Pour comparer, en avril, le taux de chômage dans la région de Québec s’élevait à 3,3 %. Non seulement, à 2,8 %, il permet d’établir un record historique, mais en plus il s’agit présentement du plus faible taux au Canada.

« On n’est pas nécessairement surpris. La tendance était présente et on sentait qu’effectivement la baisse se poursuivait, mais à 2,8 %, c’est un record et on le sent. Cela ajoute de la pression sur les entreprises pour combler leurs besoins de main-d’œuvre », a commenté Line Lagacé, vice-présidente Croissance des entreprises et Investissements étrangers pour Québec International.

Population active

En mai dernier, la population active a augmenté de 4200 individus, pour un total de 484 200 personnes. Encore là, il s’agit d’un nombre record. Dans son analyse économique, Québec International souligne, parmi les facteurs d’explication, le retour sur le marché du travail des travailleurs expérimentés de 55 ans et plus.

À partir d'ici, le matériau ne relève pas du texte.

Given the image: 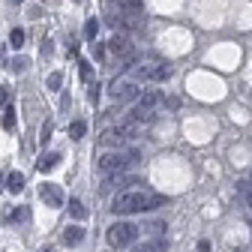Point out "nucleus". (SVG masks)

Le resserrement du marché du travail s’explique, entre autres, par le dynamisme économique et le vieillissement de la population.

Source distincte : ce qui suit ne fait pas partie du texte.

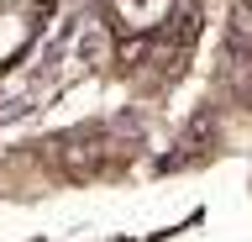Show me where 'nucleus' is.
Instances as JSON below:
<instances>
[{"label": "nucleus", "instance_id": "nucleus-1", "mask_svg": "<svg viewBox=\"0 0 252 242\" xmlns=\"http://www.w3.org/2000/svg\"><path fill=\"white\" fill-rule=\"evenodd\" d=\"M27 42V16H16L11 5H0V64Z\"/></svg>", "mask_w": 252, "mask_h": 242}]
</instances>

Si l’on regarde les données par région administrative, on remarque que le taux de chômage dans la région de la Capitale-Nationale, soit de Portneuf à Charlevoix, se situe à 3,7 %, alors qu’il est à 3,4 % pour la région de Chaudière-Appalaches.

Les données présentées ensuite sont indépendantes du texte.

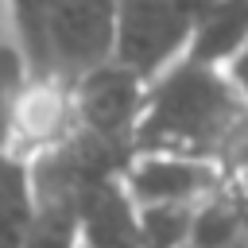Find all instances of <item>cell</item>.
<instances>
[{
  "instance_id": "cell-1",
  "label": "cell",
  "mask_w": 248,
  "mask_h": 248,
  "mask_svg": "<svg viewBox=\"0 0 248 248\" xmlns=\"http://www.w3.org/2000/svg\"><path fill=\"white\" fill-rule=\"evenodd\" d=\"M136 151L198 159L240 182L248 178V105L225 70L182 58L147 85Z\"/></svg>"
},
{
  "instance_id": "cell-2",
  "label": "cell",
  "mask_w": 248,
  "mask_h": 248,
  "mask_svg": "<svg viewBox=\"0 0 248 248\" xmlns=\"http://www.w3.org/2000/svg\"><path fill=\"white\" fill-rule=\"evenodd\" d=\"M120 0H46L39 39V89H74L93 70L116 62Z\"/></svg>"
},
{
  "instance_id": "cell-3",
  "label": "cell",
  "mask_w": 248,
  "mask_h": 248,
  "mask_svg": "<svg viewBox=\"0 0 248 248\" xmlns=\"http://www.w3.org/2000/svg\"><path fill=\"white\" fill-rule=\"evenodd\" d=\"M205 0H120L116 62L147 85L190 54Z\"/></svg>"
},
{
  "instance_id": "cell-4",
  "label": "cell",
  "mask_w": 248,
  "mask_h": 248,
  "mask_svg": "<svg viewBox=\"0 0 248 248\" xmlns=\"http://www.w3.org/2000/svg\"><path fill=\"white\" fill-rule=\"evenodd\" d=\"M66 97H70V120L81 140L132 159L136 132L147 108V81L140 74L124 70L120 62H108L89 78H81L74 89H66Z\"/></svg>"
},
{
  "instance_id": "cell-5",
  "label": "cell",
  "mask_w": 248,
  "mask_h": 248,
  "mask_svg": "<svg viewBox=\"0 0 248 248\" xmlns=\"http://www.w3.org/2000/svg\"><path fill=\"white\" fill-rule=\"evenodd\" d=\"M120 182H124L128 198L136 202V209H159V205H205L232 178L198 159L136 151L124 163Z\"/></svg>"
},
{
  "instance_id": "cell-6",
  "label": "cell",
  "mask_w": 248,
  "mask_h": 248,
  "mask_svg": "<svg viewBox=\"0 0 248 248\" xmlns=\"http://www.w3.org/2000/svg\"><path fill=\"white\" fill-rule=\"evenodd\" d=\"M78 248H143L140 209L120 174L93 182L78 202Z\"/></svg>"
},
{
  "instance_id": "cell-7",
  "label": "cell",
  "mask_w": 248,
  "mask_h": 248,
  "mask_svg": "<svg viewBox=\"0 0 248 248\" xmlns=\"http://www.w3.org/2000/svg\"><path fill=\"white\" fill-rule=\"evenodd\" d=\"M39 217L35 163L16 147H0V248H23Z\"/></svg>"
},
{
  "instance_id": "cell-8",
  "label": "cell",
  "mask_w": 248,
  "mask_h": 248,
  "mask_svg": "<svg viewBox=\"0 0 248 248\" xmlns=\"http://www.w3.org/2000/svg\"><path fill=\"white\" fill-rule=\"evenodd\" d=\"M244 46H248V0H205L186 58L225 70Z\"/></svg>"
},
{
  "instance_id": "cell-9",
  "label": "cell",
  "mask_w": 248,
  "mask_h": 248,
  "mask_svg": "<svg viewBox=\"0 0 248 248\" xmlns=\"http://www.w3.org/2000/svg\"><path fill=\"white\" fill-rule=\"evenodd\" d=\"M78 202L66 194H39V217L23 248H78Z\"/></svg>"
},
{
  "instance_id": "cell-10",
  "label": "cell",
  "mask_w": 248,
  "mask_h": 248,
  "mask_svg": "<svg viewBox=\"0 0 248 248\" xmlns=\"http://www.w3.org/2000/svg\"><path fill=\"white\" fill-rule=\"evenodd\" d=\"M202 205H159L140 209V244L143 248H190Z\"/></svg>"
},
{
  "instance_id": "cell-11",
  "label": "cell",
  "mask_w": 248,
  "mask_h": 248,
  "mask_svg": "<svg viewBox=\"0 0 248 248\" xmlns=\"http://www.w3.org/2000/svg\"><path fill=\"white\" fill-rule=\"evenodd\" d=\"M43 12L46 0H4V19H8V35L19 46V54L31 66V78L39 85V39H43Z\"/></svg>"
},
{
  "instance_id": "cell-12",
  "label": "cell",
  "mask_w": 248,
  "mask_h": 248,
  "mask_svg": "<svg viewBox=\"0 0 248 248\" xmlns=\"http://www.w3.org/2000/svg\"><path fill=\"white\" fill-rule=\"evenodd\" d=\"M225 74H229L232 89L240 93V101L248 105V46H244V50H240V54H236V58H232L229 66H225Z\"/></svg>"
},
{
  "instance_id": "cell-13",
  "label": "cell",
  "mask_w": 248,
  "mask_h": 248,
  "mask_svg": "<svg viewBox=\"0 0 248 248\" xmlns=\"http://www.w3.org/2000/svg\"><path fill=\"white\" fill-rule=\"evenodd\" d=\"M8 35V19H4V0H0V39Z\"/></svg>"
}]
</instances>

Le recrutement de la main-d’œuvre est l’enjeu de toutes les entreprises en croissance, affirme Mme Lagacé.

« Généralement, un taux de chômage qui est bas signifie un dynamisme économique qui amène la création d’emplois. Malgré des gains au niveau de la population active, la croissance de l’emploi va beaucoup plus rapidement, ce qui explique un taux aussi bas. Cela met de la pression sur l’intensification des actions par rapport à toutes les clientèles de main-d’œuvre disponibles », ajoute-t-elle.

Bonne ou mauvaise nouvelle ?

À 2,8 %, s’agit-il d’une bonne ou d’une mauvaise nouvelle ?

« Je dirais les deux. Oui, cela démontre le dynamisme économique de la région, mais l’envers de la médaille, c’est que l’on a peu de temps pour réagir afin d’intensifier l’ensemble des actions. Il faut vraiment intensifier le processus pour avoir accès à des bassins de main-d’œuvre supplémentaire, et vite », a-t-elle répondu.